Мне захотелось, чтобы он поскорее ушел. Я не желала слышать эти имена из его уст. Воспоминания о самых счастливых днях своей жизни были моими, и только моими, как маленький чудесный дар, который помогал мне держаться, когда становилось совсем невмоготу; и я не хотела, чтобы немец марал их своими небрежными замечаниями.
— Господин комендант, мне нужно убрать посуду. С вашего позволения. — И я начала складывать стопкой тарелки, составлять бокалы.

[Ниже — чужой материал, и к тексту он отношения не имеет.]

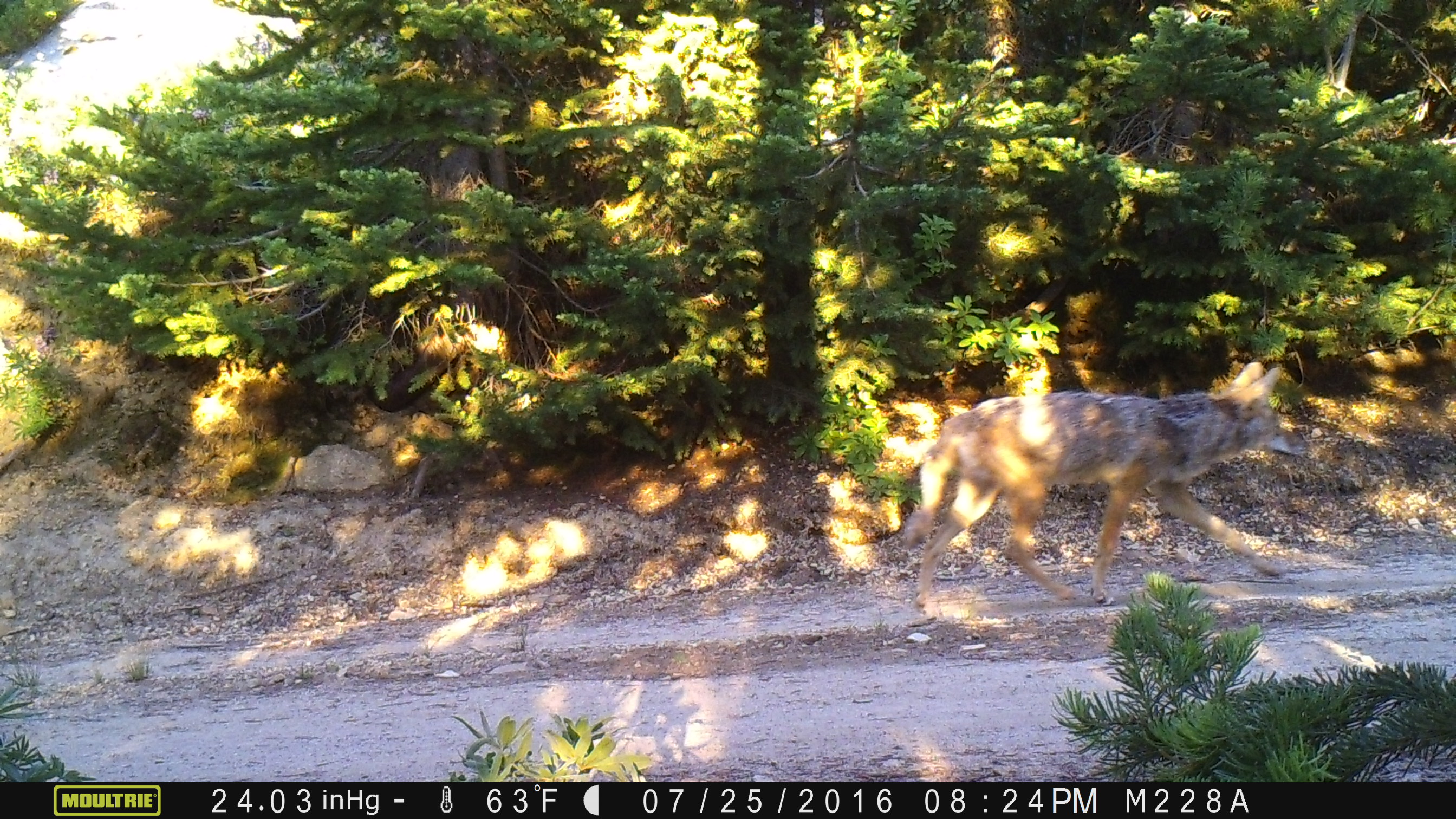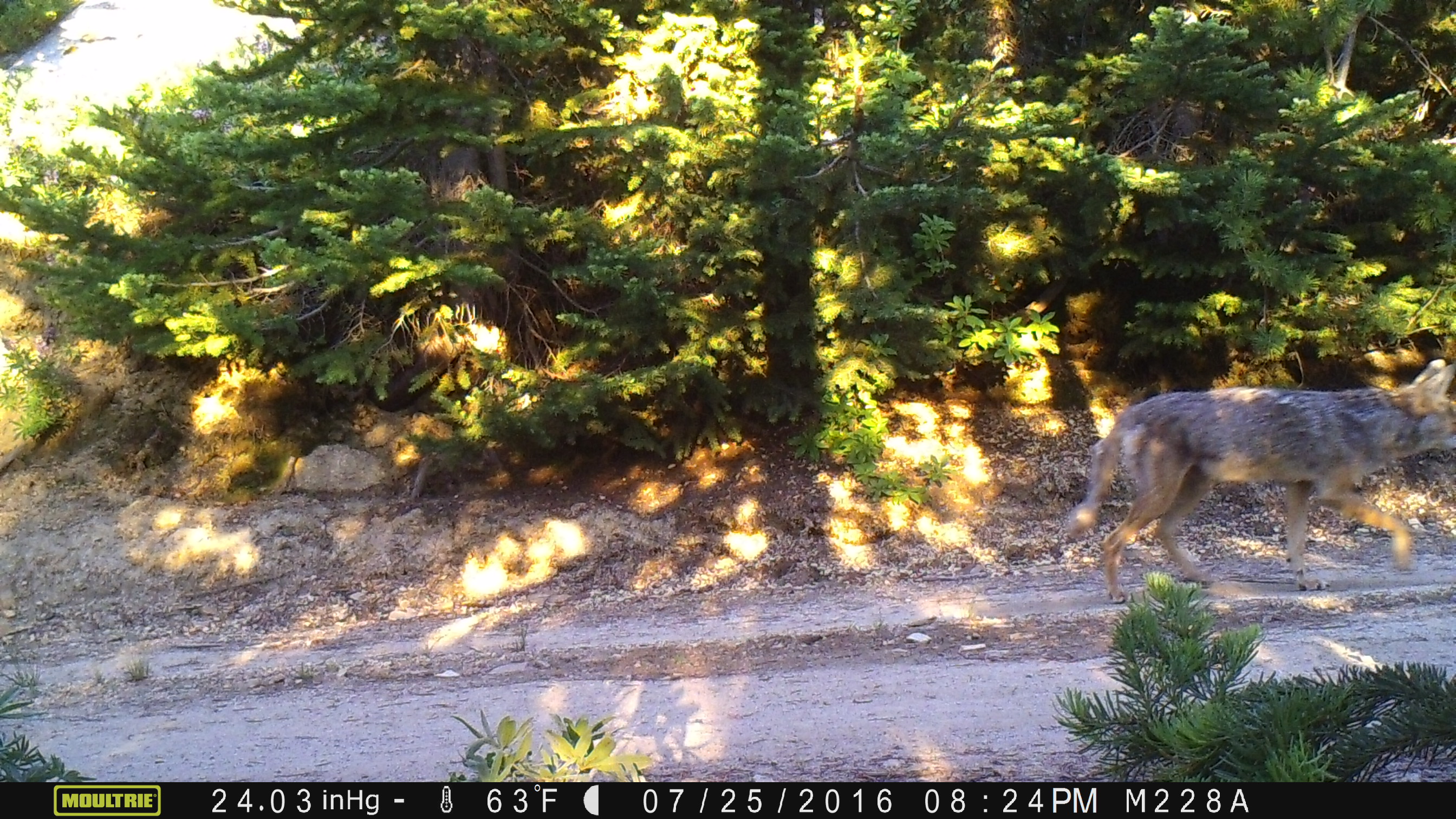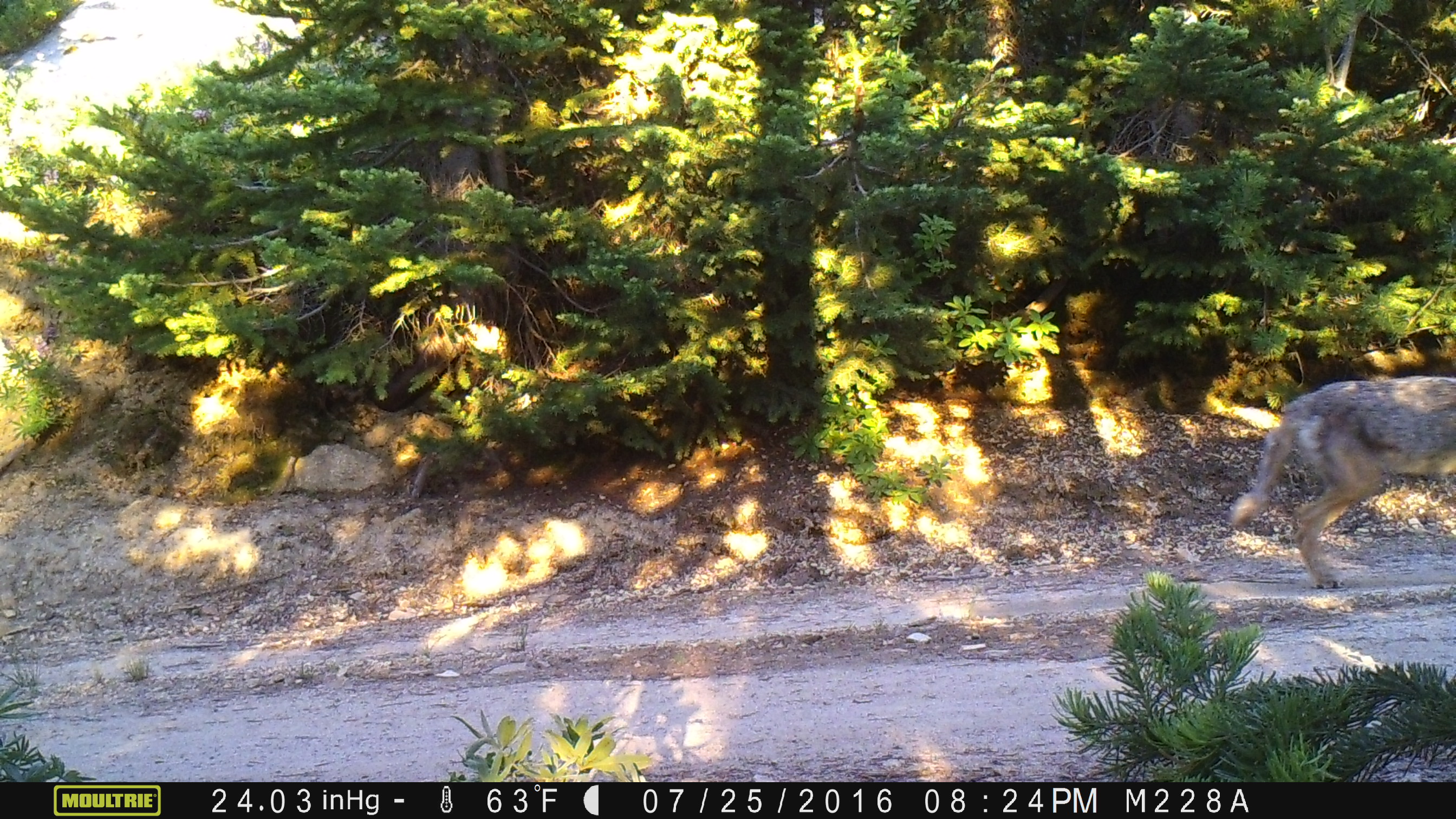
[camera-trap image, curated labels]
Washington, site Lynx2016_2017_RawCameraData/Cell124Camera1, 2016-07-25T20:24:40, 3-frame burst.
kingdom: Animalia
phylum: Chordata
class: Mammalia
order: Carnivora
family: Canidae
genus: Canis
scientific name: Canis latrans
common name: coyote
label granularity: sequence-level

Но он даже не шелохнулся. Его глаза были обращены к портрету, а мне казалось, будто он смотрит на меня.
— Я так давно не разговаривал об искусстве, — произнес он, словно обращаясь к портрету, затем заложил руки за спину и повернулся ко мне: — Увидимся завтра.
Когда он проходил мимо, я была не в силах поднять на него глаз.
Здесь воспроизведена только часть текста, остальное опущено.